Día IV- Machu Picchu
Nos despierta la voz del Chino, desde afuera de la carpa. Estamos vivas, es lo primero que pienso. Son las 4 de la madrugada y nos levantamos con más entusiasmo y ansiedad que los otros días. Durante el desayuno espío a mis compañeros de equipo por encima del borde de mi jarrito de chocolate. Mañana no voy a volver a despertarme entre la naturaleza, ni voy a compartir una mesa con ellos, tampoco voy a tener las medias húmedas y olor a ropa sucia. Mañana el perfume de la montaña a la madrugada va a ser sólo un recuerdo.
Camino primera, con el Chino, a un paso acelerado. El sendero es angosto. Tenemos que llegar a las 6 a Inti Punku, “la puerta del sol”, por donde vamos a entrar a la ciudad Inca. Estoy más despierta que nunca, a pesar de las pocas horas de sueño y de ser el cuarto día de un desafío extremadamente intenso. Pienso en las huellas. En las miles de personas que transitaron el mismo camino.
Apuro el paso todavía más. Empiezan a asomarse los primeros rayos de sol atrás de una montaña que reconozco de lejos. Mi corazón empieza a latir más rápido, no puedo evitarlo. “Les dije que iba a salir el sol”, dice el Chino orgulloso.
Amanece en Machu Picchu.
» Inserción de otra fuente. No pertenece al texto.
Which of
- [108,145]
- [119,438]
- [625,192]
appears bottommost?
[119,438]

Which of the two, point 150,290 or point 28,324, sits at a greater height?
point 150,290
El sol de enero entibia de a poco la piel curtida y relaja los músculos agotados de cada parte del cuerpo. Me olvido del dolor de panza, del cansancio, del pelo sucio, de los pies húmedos. Me cuesta respirar nuevamente, pero ésta vez no es por la altura, sino por la emoción que me provoca este momento.
Las ruinas intactas de la ciudad sagrada, declarada Patrimonio Mundial por la Unesco en 1983, no dejan dudas sobre el intelecto y la grandeza espiritual de la civilización Inca hacia el siglo XV. El Chino nos cuenta que ahí habitaba una población distinguida: futuros líderes del imperio, nobles, sacerdotes y candidatos al gobierno. Actualmente son muchos los viajeros que se acercan sólo para vivir en carne propia la energía especial que transmite este lugar.
De repente me acuerdo de mi piedra, la misma que el guía nos pidió que buscáramos el primer día y que conserváramos hasta el final del recorrido. Pero se olvidó de explicarnos qué hacer con ella y no quiero interrumpirlo. Casi en secreto, prefiero dejarla en mi bolsillo: será la prueba visible que me recuerde el esfuerzo y la alegría del camino a Machu Picchu.